Dale Martindale (born January 21, 1961), is a Canadian born vocalist best known as the lead singer for the new wave band Images in Vogue. In addition to his work with Images in vogue, Martindale has had several side projects, including 69 Duster and Primary, as well as Pretty Volume and numerous solo performances under his own name.

==Career==
Martindale has been involved with many acts such as 69 Duster, Images in Vogue, Naked In The Garden, and Pretty Volume among others.

In 1986, Martindale and 16 other local artist were immortalized in a mural by artist Bill Wrigley titled "passing glances" on Toronto's Adelaide Street.

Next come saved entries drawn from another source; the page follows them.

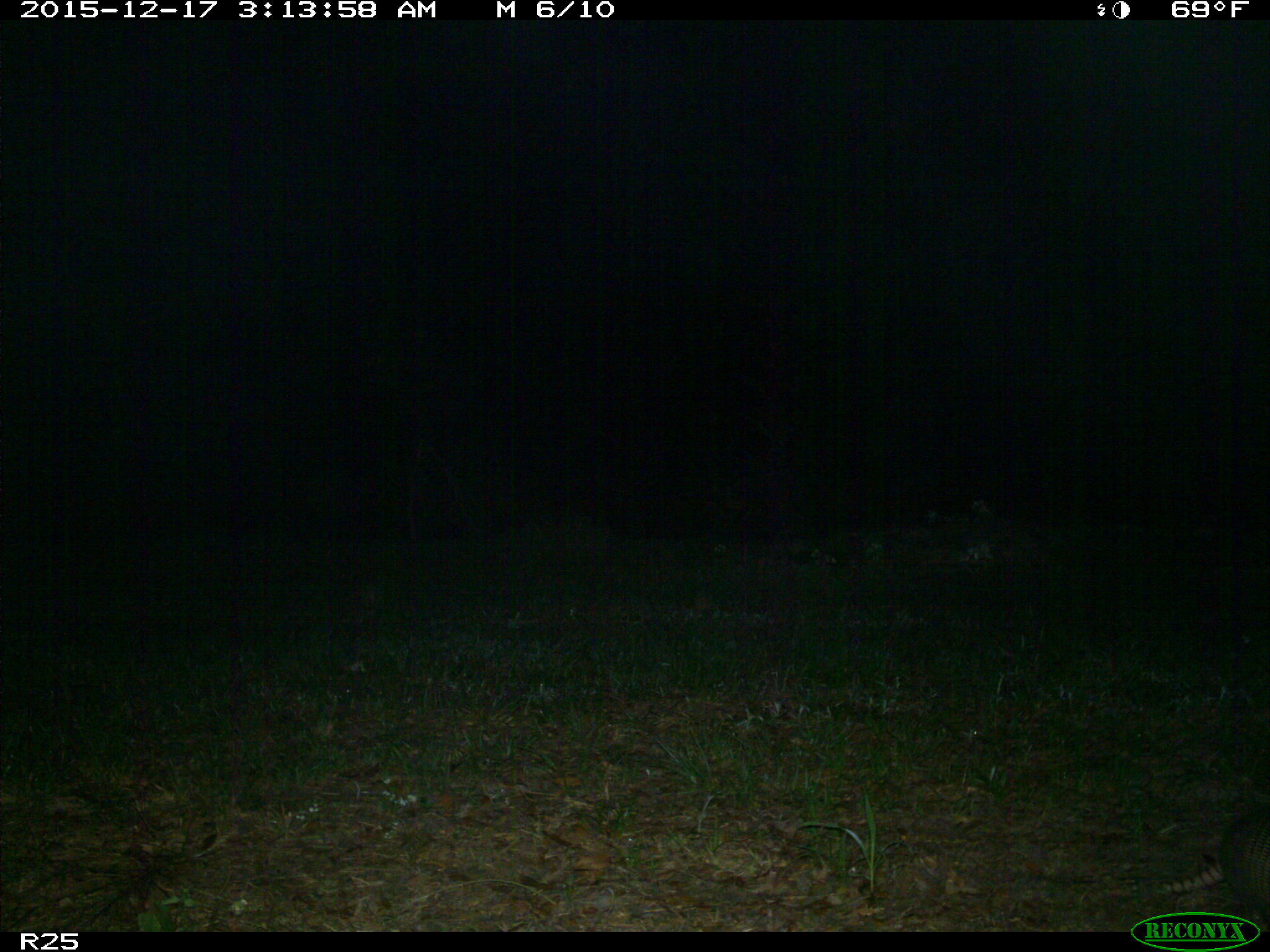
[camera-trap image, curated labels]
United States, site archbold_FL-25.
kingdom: Animalia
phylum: Chordata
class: Mammalia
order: Cingulata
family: Dasypodidae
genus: Dasypus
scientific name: Dasypus novemcinctus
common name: nine-banded armadillo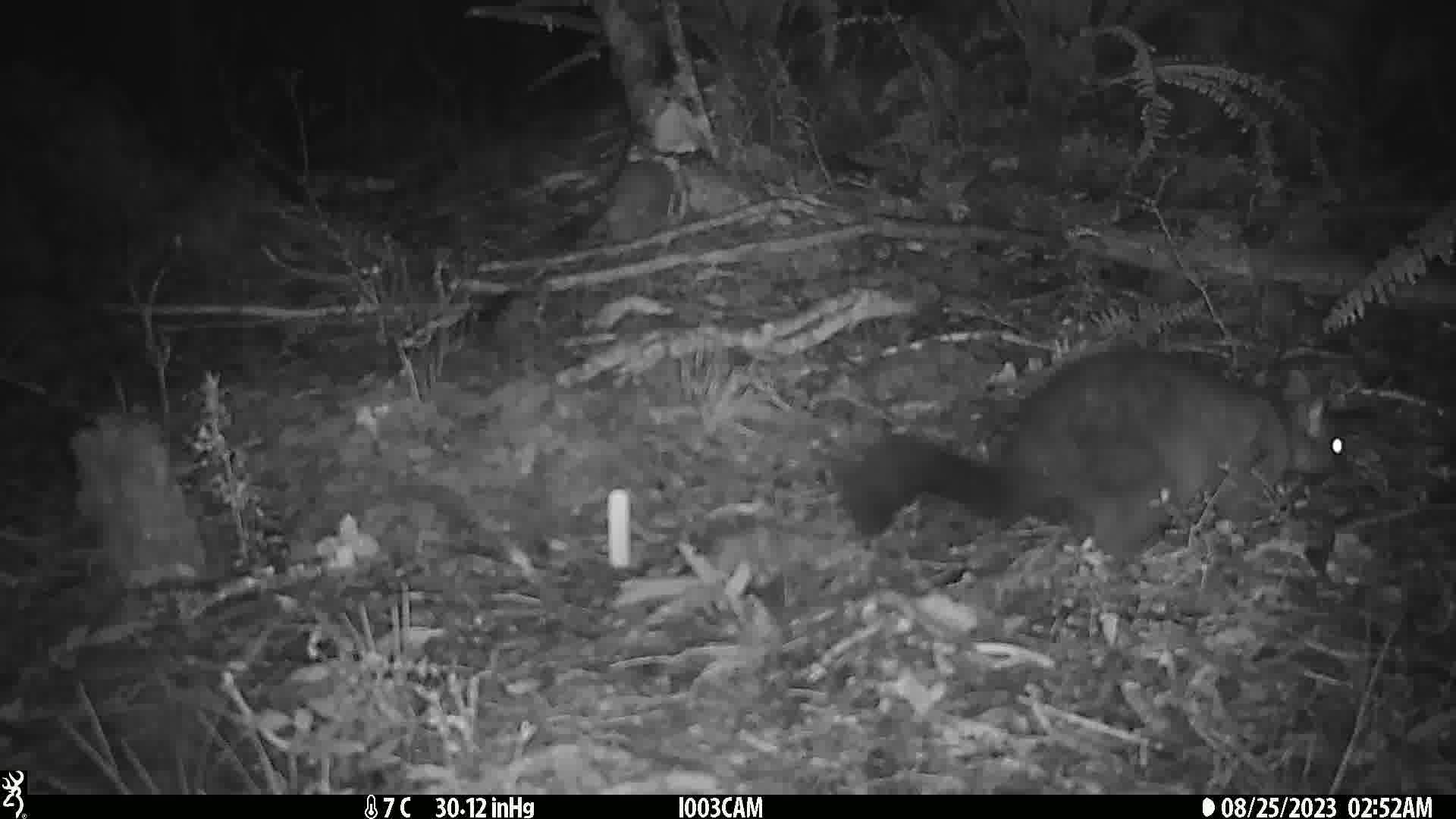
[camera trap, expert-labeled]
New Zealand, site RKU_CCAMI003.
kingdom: Animalia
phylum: Chordata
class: Mammalia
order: Diprotodontia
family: Phalangeridae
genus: Trichosurus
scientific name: Trichosurus vulpecula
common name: common brushtail possum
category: possum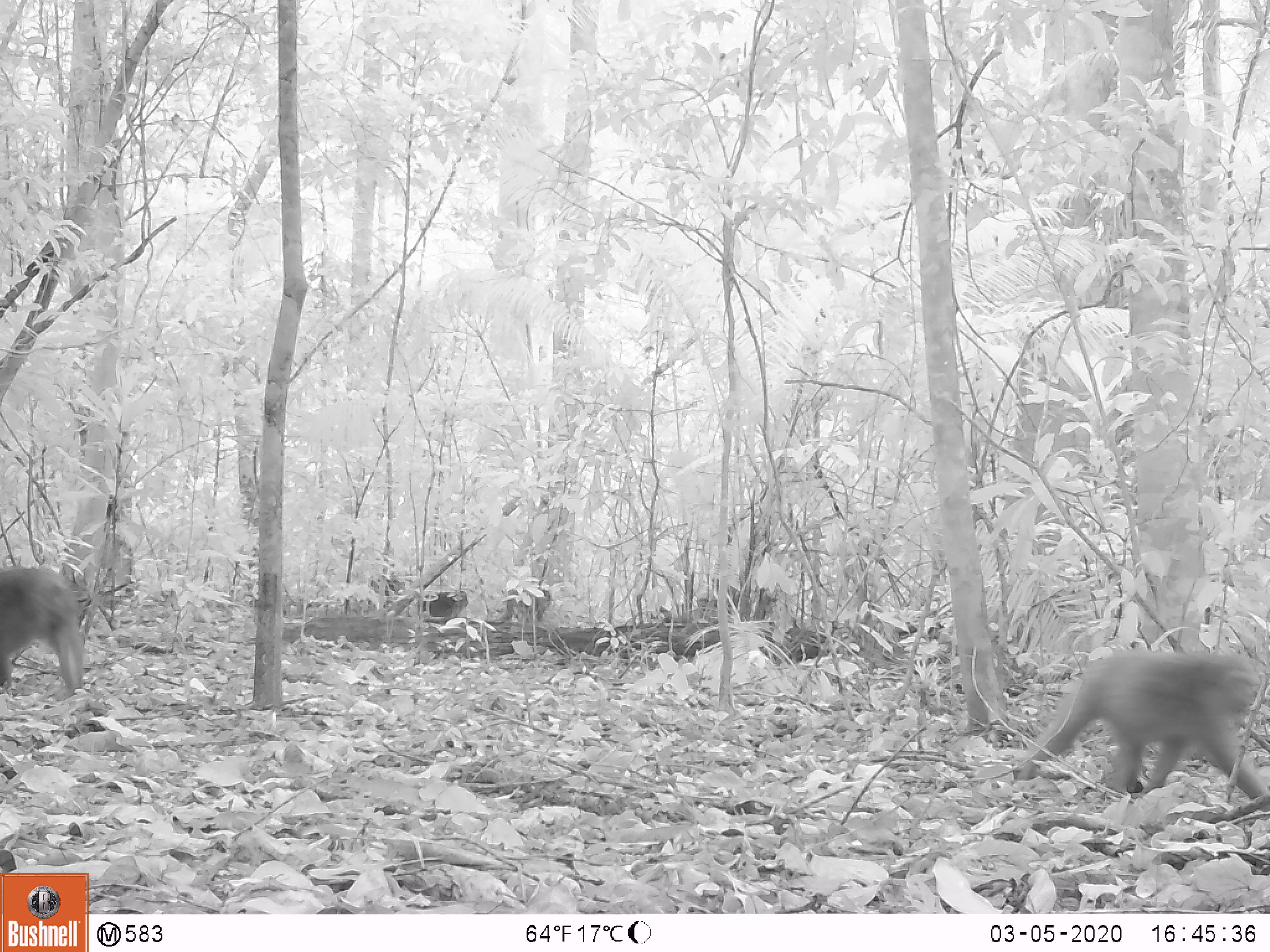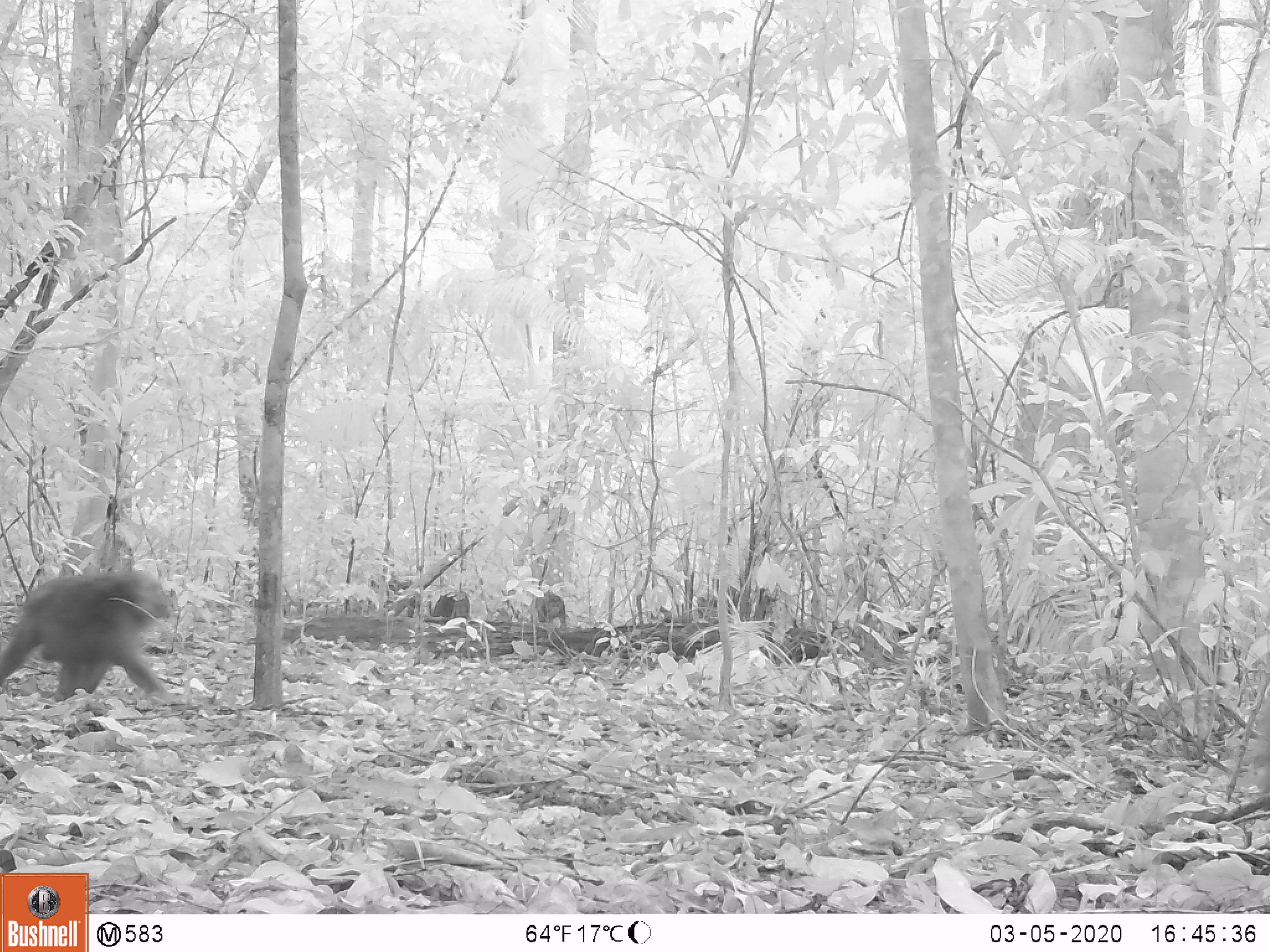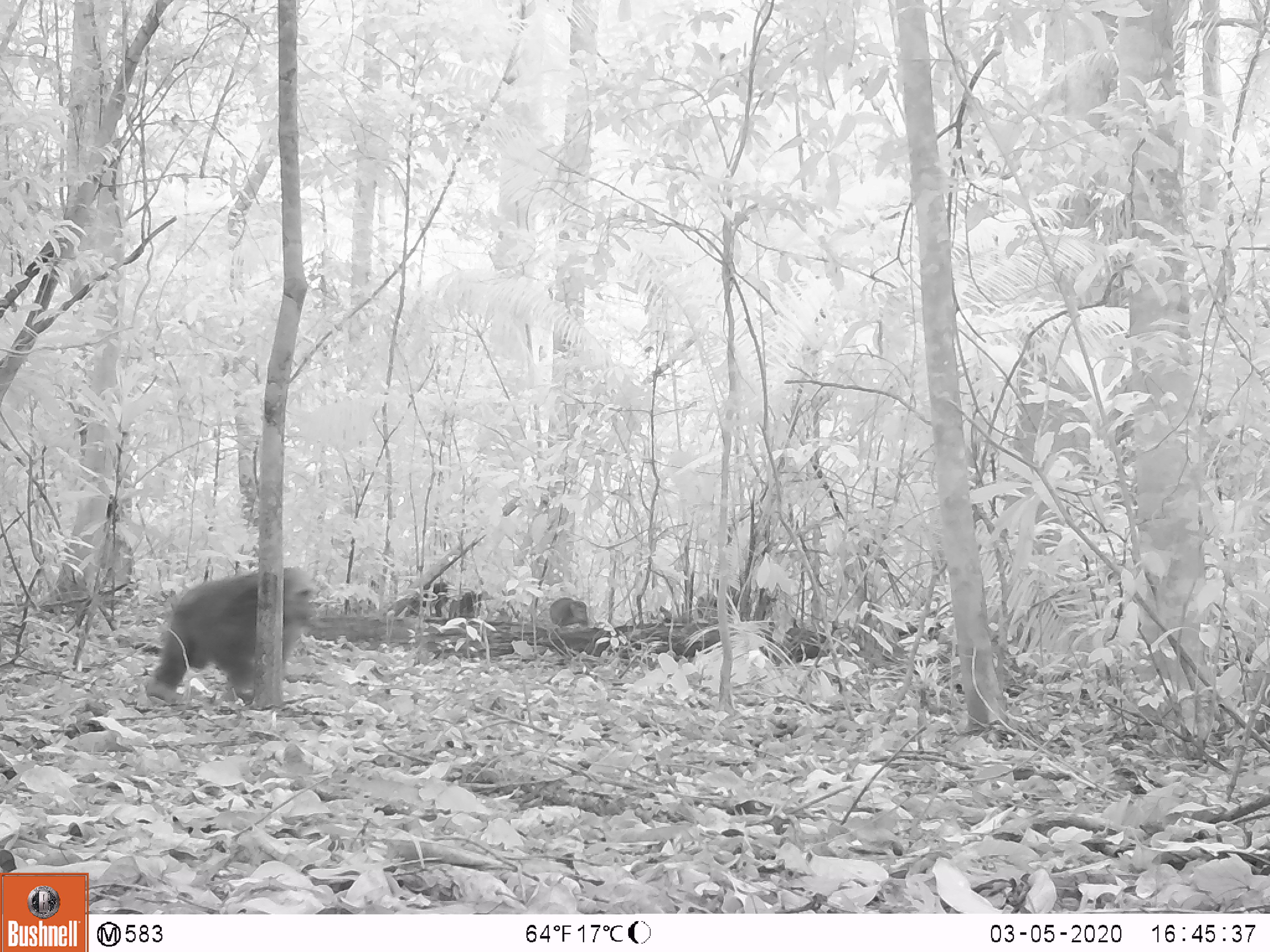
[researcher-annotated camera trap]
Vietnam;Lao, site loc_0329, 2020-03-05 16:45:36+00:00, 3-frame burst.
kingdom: Animalia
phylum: Chordata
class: Mammalia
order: Primates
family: Cercopithecidae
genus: Macaca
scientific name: Macaca arctoides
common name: stump-tailed macaque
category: stump tailed macaque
Stump tailed macaque (stump-tailed macaque) (Macaca arctoides). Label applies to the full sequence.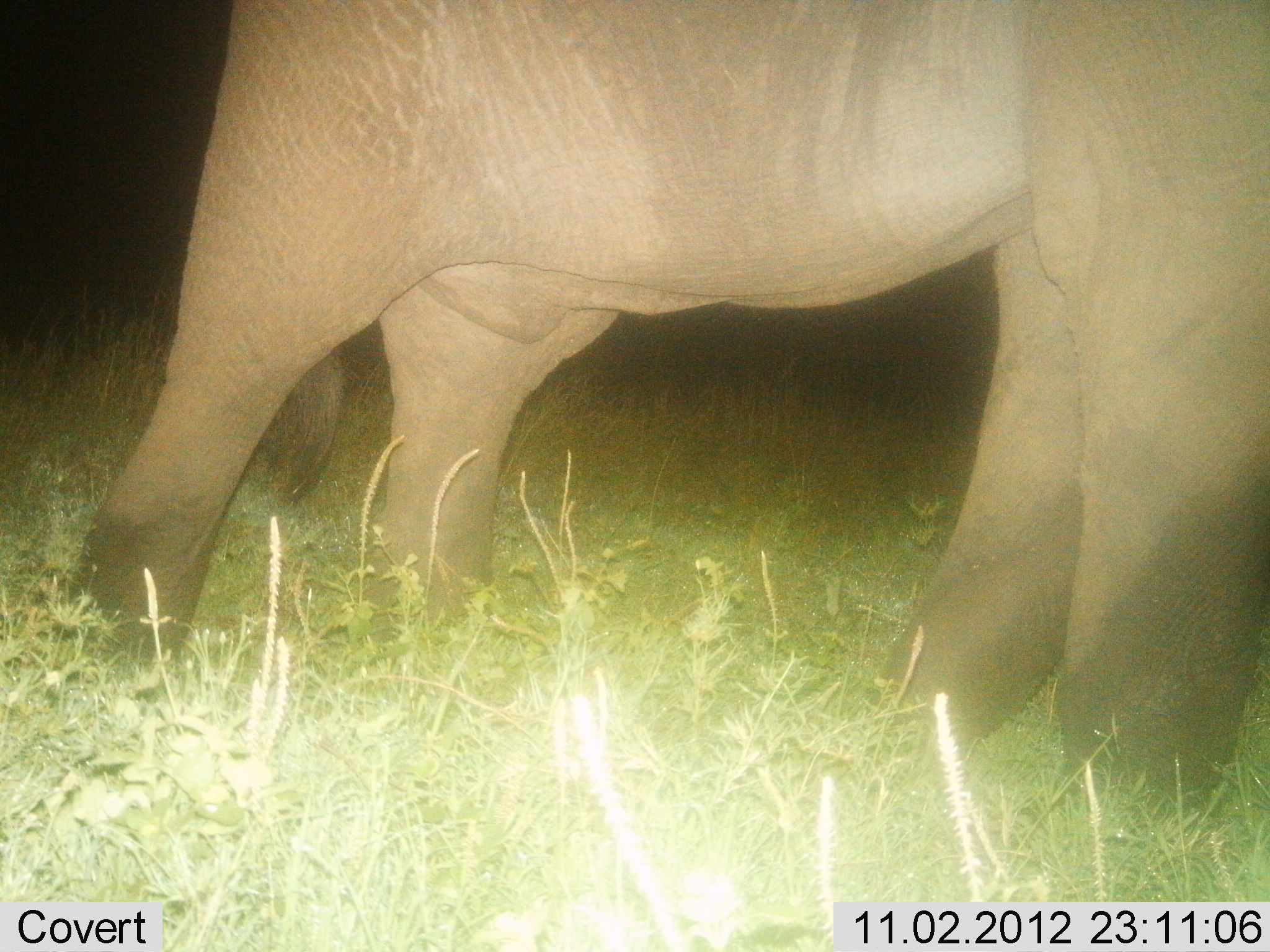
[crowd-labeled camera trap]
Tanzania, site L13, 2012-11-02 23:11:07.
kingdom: Animalia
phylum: Chordata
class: Mammalia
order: Proboscidea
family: Elephantidae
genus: Loxodonta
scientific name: Loxodonta africana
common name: african bush elephant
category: elephant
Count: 1.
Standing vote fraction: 80%.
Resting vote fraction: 0%.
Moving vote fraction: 20%.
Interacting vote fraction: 0%.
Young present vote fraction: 0%.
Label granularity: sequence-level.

In 1986–1987, Martindale became the host of the Switchback (CBC) television show. In 1991, he and Joe Vizvary performed with Daryll Flint in a band called Primary.

In 2001, Martindale teamed up with Sean Kelly, Steve Nunnaro and Jay McBride to form 69 Duster. Together they released 2 albums; Mania and Ride and continued to perform together for over 8 years.

In 2007, Martindale composed music tracks for a Sprint advertisement campaign in which his vocals are lip synched by actor Dominic Keating who portrays Ian Westbury in the fictional band Fierce Blue Ascot although Dale does not appear in the music video.

The same year Martindale also collaborated with Montreal's Ky Anto (formerly of Robin Black and the Intergalactic Rock Stars ) and Toronto's Neil Leyton on their self-titled album Pretty Volume.

Dale currently resides and works in Toronto, Ontario, with his wife Susan.